Gene drives are certainly a powerful and dangerous technology. But if you want to argue against using a gene drive on mosquitoes from a scientific standpoint, you need to present scientific evidence.
> I've never seen anything that included mosquitoes as anything but a disease vector,
There are entire branches of ecology studying (among other things) the role of mosquitoes in ecosystems. Limnology for example.
> I've heard numerous opinions saying that mosquitoes are the one class of animal whose absence would not be noticed by the ecosystem
Define "numerous"
I can't understand how somebody could claim that nothing will occur if we wipe an entire "class" of animals comprising more than 3000 species and that are linked with almost all in freshwater ecosystems in its quadruple role of prey, predator, pollinisator and vector. Hundred of species of vertebrates of economic interest to man depend on them, probably.
The question is if "Mosquitoes fill an important niche in a great many ecologies".
The Nature article that ak217 linked to describes the north as the primary special case: "Taken all together, then, mosquitoes would be missed in the Arctic — but is the same true elsewhere?"

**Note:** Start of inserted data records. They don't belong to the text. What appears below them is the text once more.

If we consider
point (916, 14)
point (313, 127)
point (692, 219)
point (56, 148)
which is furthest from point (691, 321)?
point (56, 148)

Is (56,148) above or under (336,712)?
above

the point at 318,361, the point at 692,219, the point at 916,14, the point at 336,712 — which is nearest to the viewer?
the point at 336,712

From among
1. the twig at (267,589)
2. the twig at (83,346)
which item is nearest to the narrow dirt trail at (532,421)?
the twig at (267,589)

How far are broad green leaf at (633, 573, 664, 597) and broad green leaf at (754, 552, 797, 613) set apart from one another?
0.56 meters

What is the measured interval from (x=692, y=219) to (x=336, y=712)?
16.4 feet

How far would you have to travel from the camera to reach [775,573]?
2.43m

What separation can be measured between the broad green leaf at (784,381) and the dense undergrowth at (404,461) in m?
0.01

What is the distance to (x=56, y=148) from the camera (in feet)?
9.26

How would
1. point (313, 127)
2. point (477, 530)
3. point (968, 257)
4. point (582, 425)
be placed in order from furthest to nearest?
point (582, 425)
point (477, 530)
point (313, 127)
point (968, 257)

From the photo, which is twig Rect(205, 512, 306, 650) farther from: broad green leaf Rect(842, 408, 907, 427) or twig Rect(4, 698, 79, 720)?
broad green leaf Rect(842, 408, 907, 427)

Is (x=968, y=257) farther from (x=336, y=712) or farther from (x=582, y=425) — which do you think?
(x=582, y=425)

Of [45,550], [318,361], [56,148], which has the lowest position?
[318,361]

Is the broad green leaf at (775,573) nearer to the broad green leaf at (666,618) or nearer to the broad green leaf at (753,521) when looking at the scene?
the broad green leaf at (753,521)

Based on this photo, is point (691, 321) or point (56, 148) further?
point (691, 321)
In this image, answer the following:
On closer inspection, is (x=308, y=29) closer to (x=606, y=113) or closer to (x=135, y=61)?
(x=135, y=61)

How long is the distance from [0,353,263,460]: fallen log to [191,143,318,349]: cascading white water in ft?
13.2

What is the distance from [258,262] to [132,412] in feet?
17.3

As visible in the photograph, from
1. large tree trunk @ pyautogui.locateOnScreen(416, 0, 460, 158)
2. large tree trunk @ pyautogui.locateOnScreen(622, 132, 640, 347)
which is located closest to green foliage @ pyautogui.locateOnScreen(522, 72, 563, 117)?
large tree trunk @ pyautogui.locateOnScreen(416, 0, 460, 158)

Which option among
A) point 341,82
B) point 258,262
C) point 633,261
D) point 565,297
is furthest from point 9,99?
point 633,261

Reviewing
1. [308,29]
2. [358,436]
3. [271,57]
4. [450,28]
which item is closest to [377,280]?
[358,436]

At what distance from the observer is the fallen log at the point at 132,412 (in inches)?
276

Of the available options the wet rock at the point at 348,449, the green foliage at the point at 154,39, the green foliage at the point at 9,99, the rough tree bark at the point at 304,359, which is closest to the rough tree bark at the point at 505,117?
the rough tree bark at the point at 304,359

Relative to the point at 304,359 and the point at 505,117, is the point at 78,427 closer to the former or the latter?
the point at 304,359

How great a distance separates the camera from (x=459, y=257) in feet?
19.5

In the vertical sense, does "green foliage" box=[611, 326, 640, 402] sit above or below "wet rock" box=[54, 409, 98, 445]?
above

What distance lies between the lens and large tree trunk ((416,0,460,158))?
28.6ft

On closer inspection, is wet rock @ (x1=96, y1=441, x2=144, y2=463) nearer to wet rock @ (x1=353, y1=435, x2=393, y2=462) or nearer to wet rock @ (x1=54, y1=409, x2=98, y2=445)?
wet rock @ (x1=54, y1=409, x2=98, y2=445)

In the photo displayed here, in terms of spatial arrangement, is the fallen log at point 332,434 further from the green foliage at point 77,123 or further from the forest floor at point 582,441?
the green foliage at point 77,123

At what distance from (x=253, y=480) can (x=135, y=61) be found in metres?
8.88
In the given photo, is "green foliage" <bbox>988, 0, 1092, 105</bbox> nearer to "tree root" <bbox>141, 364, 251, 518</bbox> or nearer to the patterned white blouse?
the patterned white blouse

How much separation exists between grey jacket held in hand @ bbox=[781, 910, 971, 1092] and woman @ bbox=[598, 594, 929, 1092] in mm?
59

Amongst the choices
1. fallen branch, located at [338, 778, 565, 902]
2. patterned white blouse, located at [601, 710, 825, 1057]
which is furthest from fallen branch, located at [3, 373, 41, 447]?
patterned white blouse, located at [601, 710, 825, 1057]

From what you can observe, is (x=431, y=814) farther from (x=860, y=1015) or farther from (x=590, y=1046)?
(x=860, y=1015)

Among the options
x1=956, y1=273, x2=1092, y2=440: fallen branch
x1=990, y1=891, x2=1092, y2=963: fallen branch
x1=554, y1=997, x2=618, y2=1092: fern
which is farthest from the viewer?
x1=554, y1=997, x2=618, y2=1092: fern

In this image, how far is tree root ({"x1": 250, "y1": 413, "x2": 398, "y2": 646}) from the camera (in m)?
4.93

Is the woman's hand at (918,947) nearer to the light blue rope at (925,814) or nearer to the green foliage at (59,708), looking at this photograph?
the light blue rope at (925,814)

Otherwise, they don't seem to have a key niche, eg, as a food source for insect-eaters.
> Ultimately, there seem to be few things that mosquitoes do that other organisms can't do just as well — except perhaps for one. They are lethally efficient at sucking blood from one individual and mainlining it into another, providing an ideal route for the spread of pathogenic microbes.
It ends with a quote:
> "They don't occupy an unassailable niche in the environment," says entomologist Joe Conlon, of the American Mosquito Control Association in Jacksonville, Florida. "If we eradicated them tomorrow, the ecosystems where they are active will hiccup and then get on with life. Something better or worse would take over."
Thus, the article argues that mosquitoes do not fill an important niche in a great many ecologies, though they definitely fill an important niche in the arctic.
> Many species of insect, spider, salamander, lizard and frog would also lose a primary food source. In one study published last month, researchers tracked insect-eating house martins at a park in Camargue, France, after the area was sprayed with a microbial mosquito-control agent1. They found that the birds produced on average two chicks per nest after spraying, compared with three for birds at control sites.
> Most mosquito-eating birds would probably switch to other insects that, post-mosquitoes, might emerge in large numbers to take their place. Other insectivores might not miss them at all: bats feed mostly on moths, and less than 2% of their gut content is mosquitoes. "If you're expending energy," says medical entomologist Janet McAllister of the Centers for Disease Control and Prevention in Fort Collins, Colorado, "are you going to eat the 22-ounce filet-mignon moth or the 6-ounce hamburger mosquito?"
> With many options on the menu, it seems that most insect-eaters would not go hungry in a mosquito-free world. There is not enough evidence of ecosystem disruption here to give the eradicators pause for thought.
I don't believe they do, because the death rates just aren't that high. Population-limiting factors for Humans have historically been mostly food supply and childhood diseases. I've heard that Malaria wasn't so much of a problem until people where driven into malaria-infested areas due to population growth.
Today the population limiting factor for Humans seems to be women's education. No kidding, this seems to be the number one factor in birth-rates. The more education women are getting the less babies are born. And I am generally in favor of both, more education and less procreation.